Klorlamanın yanı sıra alternatif dezenfektan olarak ozon kullanılmaktadır. Ozon kullanımı sırasında ise suda bromür varsa bu kez bromat gibi kanserojen madde oluşmaktadır. Laboratuvar sonuçları gösteriyor ki; maksimum limitin 52 katı kanserojen bromat tespit edilen Kâhta’da da ozonlama yapılmaktadır. Buda, toplumun bile bile kanser olmasına göz yumulduğunu gösterir.

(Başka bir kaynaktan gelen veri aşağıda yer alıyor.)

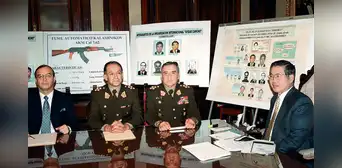 Dmytro Chornyi: cae ucraniano cómplice de Alberto Fujimori y Vladimiro Montesinos Dmytro Chornyi: cae ucraniano cómplice de Alberto Fujimori y Vladimiro Montesinos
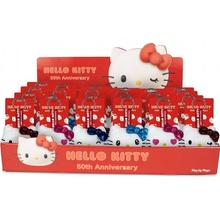 Přívěsek na klíče Hello Kitty k 50. výročí 7 cm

İçme sularının temininden yerel yönetimler sorumlu olmakla birlikte, bunların sağlık açısından sakınca teşkil edip etmemesi konusunda, denetim yetkisi mevzuat gereği Sağlık Bakanlığı’nın uhdesindedir. Sağlık Bakanlığı’nın sorumlu olması, yerel yönetimleri sorumsuz kılmaz. İçme sularının insan sağlığına zarar vermeyecek nitelikte olmasını sağlamak ise yerel yönetimlerin görevidir. Denetimlerinde sorumluluğunu yerine yetirmeyen Sağlık Bakanlığı, bu tehlikeli oyun karşında olaya el koyup gereğini yapmak zorundadır. Oysa bu sorumsuzluk yüzünden, Kâhta’da insan yaşamını tehdit eden ve yüz binlerce insanın yaşam kalitesi ve sağlığını bozan birkaç zehrin sularda bulunmasına göz yumulmaktadır. Kim bilir, başka hangi yerleşim birimlerinin sularında, hangi tehlikeli maddeler yer almaktadır, bunu kimse bilmiyor.

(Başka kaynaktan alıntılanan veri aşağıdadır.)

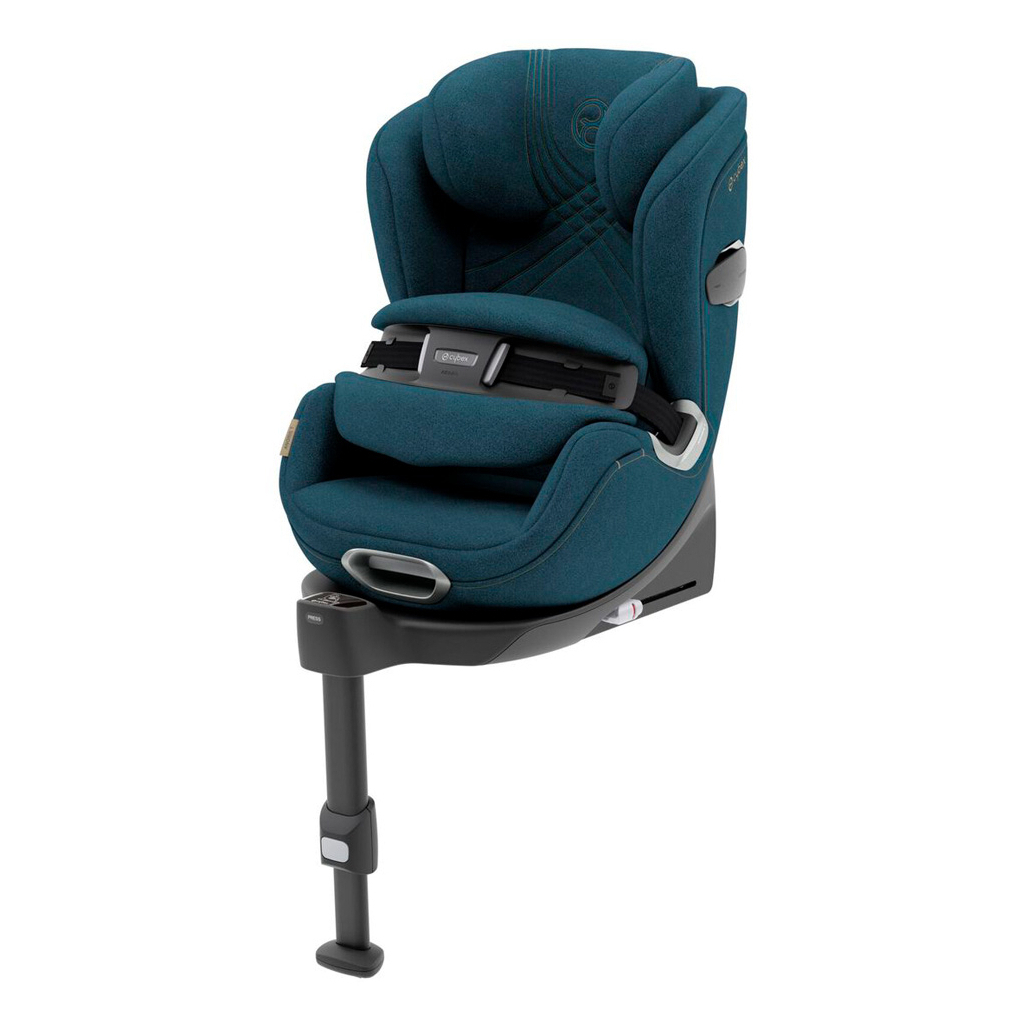 Автокрісло Cybex Anoris T i-Size Mountain Blue (520004377) - зображення 1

Endüstri, dolayısıyla ekonominin zarar görmemesi için insanların zarar görmesine göz yumulması, skandal olmanın ötesinde bütünüyle bir insan hakları ihlalidir. Anayasa ve uluslararası hukuka göre de suçtur. Üstelik bu suç, kelimenin tam anlamıyla bir ‘soykırım suçu’ bile sayılabilir. Bu suça, bölgenin yerel yöneticileri, Tarım Bakanlığı ve Sağlık Bakanlığı yetkilileri de ortaktır. Tüm yurttaşlarımıza, Sağlık İl Müdürlükleri’nden, yaşadıkları bölgelerin suları ile ilgili analiz sonuçlarını talep etme veya analiz ettirip sonuçlarını derneğimize göndermeleri çağrısını yapıyoruz. Çünkü, son yıllarda çevresel atıklar ve hiç biri gerekmediği halde sorumsuzca ve fütursuzca kullanılan tarım kimyasalları yüzünden su değil adeta zehir içiyoruz.”